Explore the material:
1. In the abstract about the PubMed Sentence Extractor, at what level does PSE check whether keywords are present?
2. Continue the abstract about the PubMed Sentence Extractor from its final sentence.

Extracted text:
-*-
PSE: A tool for browsing a large amount of MEDLINE/PubMed abstracts with gene names and common words as the keywords
Pharmaceutical Research Laboratories, Pharmaceutical Division, Kirin Brewery Co. Ltd., 3 Miyahara, Takasaki, Gunma 370-1295, Japan
BMC Bioinformatics 2005, 6:295 doi:10.1186/1471-2105-6-295Published: 10 December 2005
MEDLINE/PubMed (hereinafter called PubMed) is one of the most important literature databases for the biological and medical sciences, but it is impossible to read all related records due to the sheer size of the repository. We usually have to repeatedly enter keywords in a trial-and-error manner to extract useful records. Software which can reduce such a laborious task is therefore required.
We developed a web-based software, the PubMed Sentence Extractor (PSE), which parses large number of PubMed abstracts, extracts and displays the co-occurrence sentences of gene names and other keywords, and some information from EntrezGene records. The result links to whole abstracts and other resources such as the Online Mendelian Inheritance in Men and Reference Sequence. While PSE executes at the sentence-level when evaluating the existence of keywords, the popular PubMed operates at the record-level. Therefore, the relationship between the two keywords, a gene name and a common word, is more accurately captured by PSE than PubMed. In addition, PSE shows the list of keywords and considers the synonyms and variations on gene names. Through these functions, PSE would reduce the task of searching through records for gene information.
-*-
Supplied data:
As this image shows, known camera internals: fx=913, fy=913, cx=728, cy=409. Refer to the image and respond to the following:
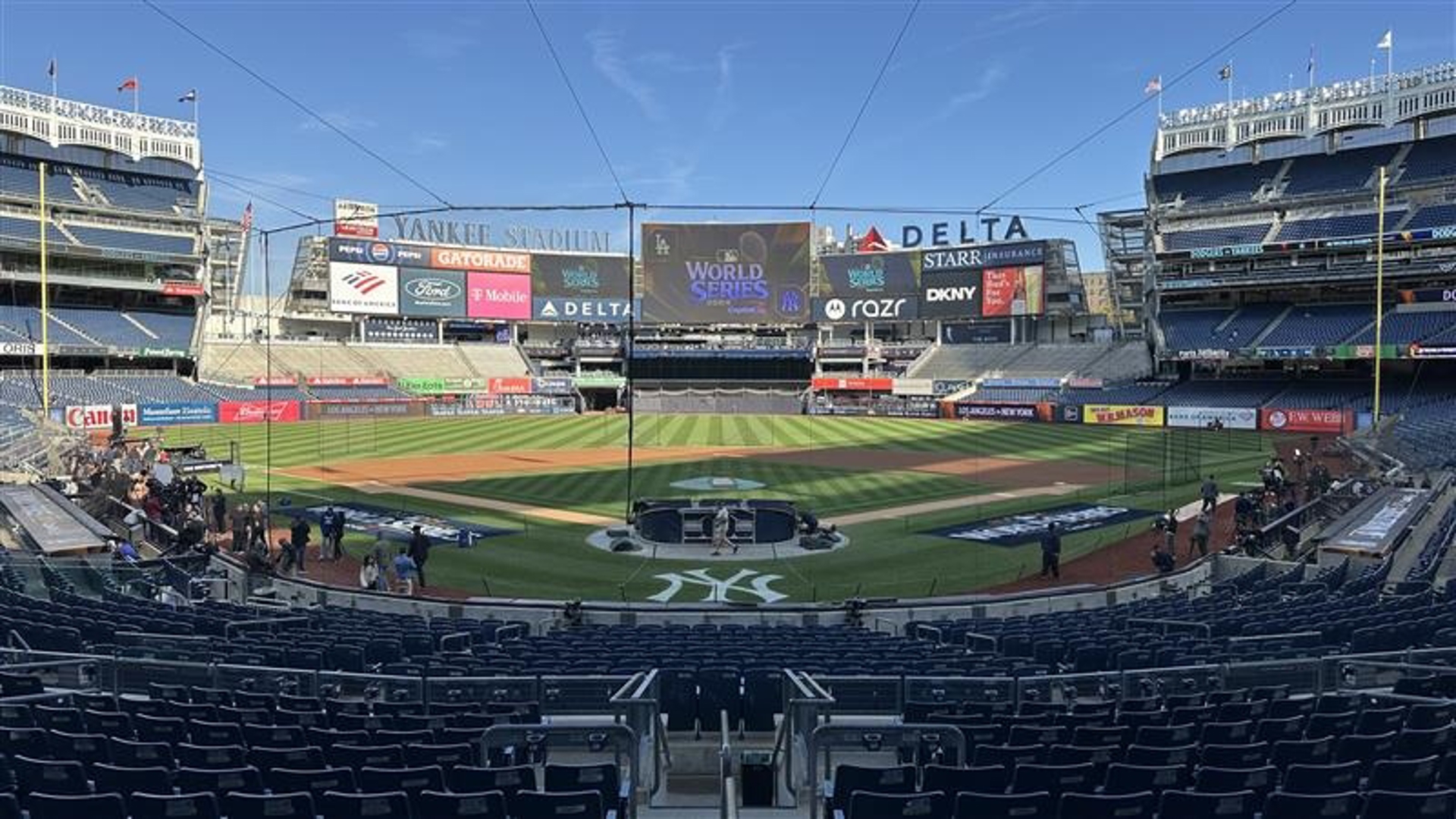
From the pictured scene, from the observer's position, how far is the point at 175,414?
62.8 meters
-*-
Written responses:
1. At the sentence level.

2.
We developed PSE in order to extract useful records efficiently from PubMed. This system has four advantages over a simple PubMed search; the reduction in the amount of collected literatures, the showing of keyword lists, the consideration for synonyms and variations on gene names, and the links to external databases. We believe PSE is helpful in collecting necessary literatures efficiently in order to find research targets. PSE is freely available under the GPL licence as additional files to this manuscript.